One of the supporting nutrients of The Iodine Protocol is magnesium. Magnesium is a rather common nutrient with a lot of information surrounding its benefits. As long as we don’t take way too much of it, it’s rather safe. The most confusing aspect to magnesium is probably the fact there are almost a dozen different forms.
Early signs of magnesium deficiency include:
- Loss of appetite
As magnesium deficiency worsens:
- Muscle contractions and cramps
- Personality changes
- Abnormal heart rhythms
- Coronary spasms
Altered magnesium balance can be found in diabetes mellitus, chronic renal failure, nephrolithiasis, osteoporosis, aplastic osteopathy, and heart and vascular disease. 13
Dr. Brownstein’s Iodine Protocol suggests we should get about 200-400mg per day of magnesium while taking iodine.
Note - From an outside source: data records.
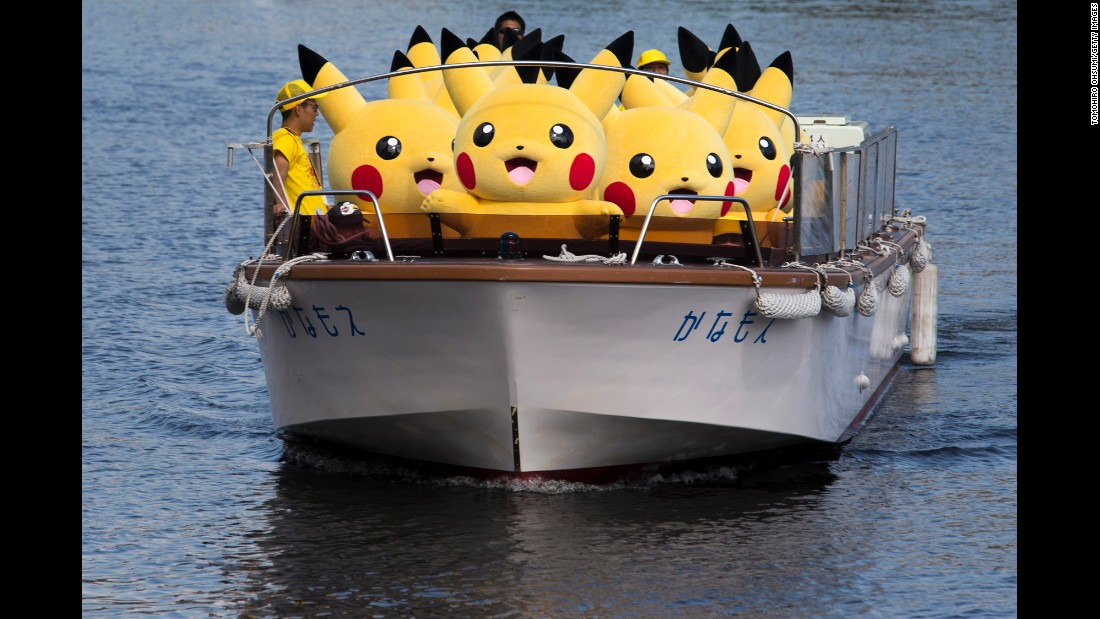 "Performers dressed as Pikachu, a character from the ""Pokemon"" franchise, ride on a boat during the Pikachu Outbreak event in Yokohama, Japan, on Wednesday, August 9. Hundreds of Pikachus are appearing at city landmarks to attract visitors and tourists through August 15."
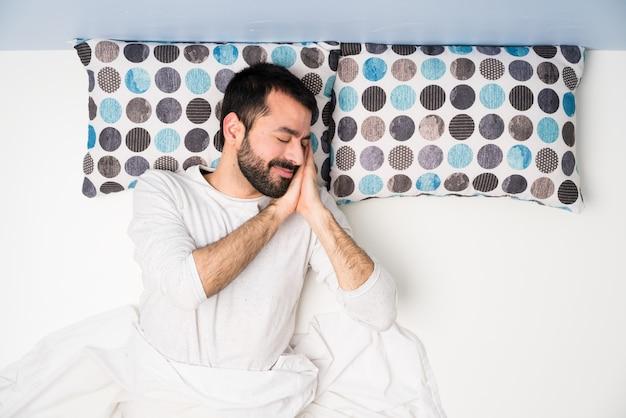Человек в постели в вид сверху, делая жест сна в dorable выражении Premium Фотографии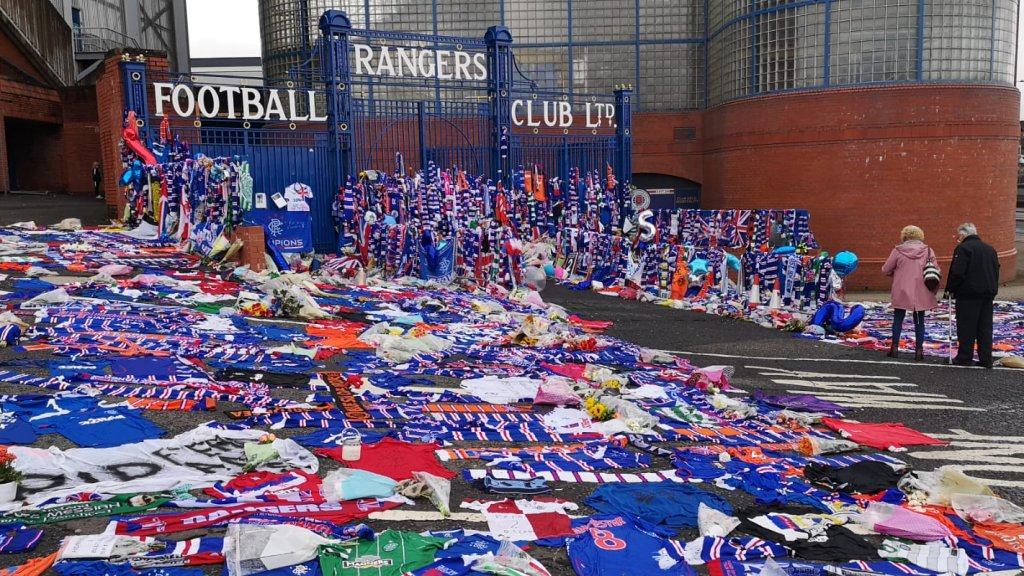 Bloemen, vlaggen en sjaals voor het stadion van Rangers.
I have a feeling this is due to iodine allowing more biological processes to be carried out, which each depend on and use magnesium, and also because iodine may allow us to kill off old defunct cells, so they can be replaced, which also takes a ton of magnesium. Magnesium is part of everything mentioned above because it’s such an integral part of our body’s construction system.
I did not notice any benefits from magnesium when I started taking it. But after several months of small amounts of iodine, and the other supporting nutrients, I tried some magnesium for the first time in a while and felt a rush of energy. Then over time, as I tried other forms, I would notice the same thing from several of those.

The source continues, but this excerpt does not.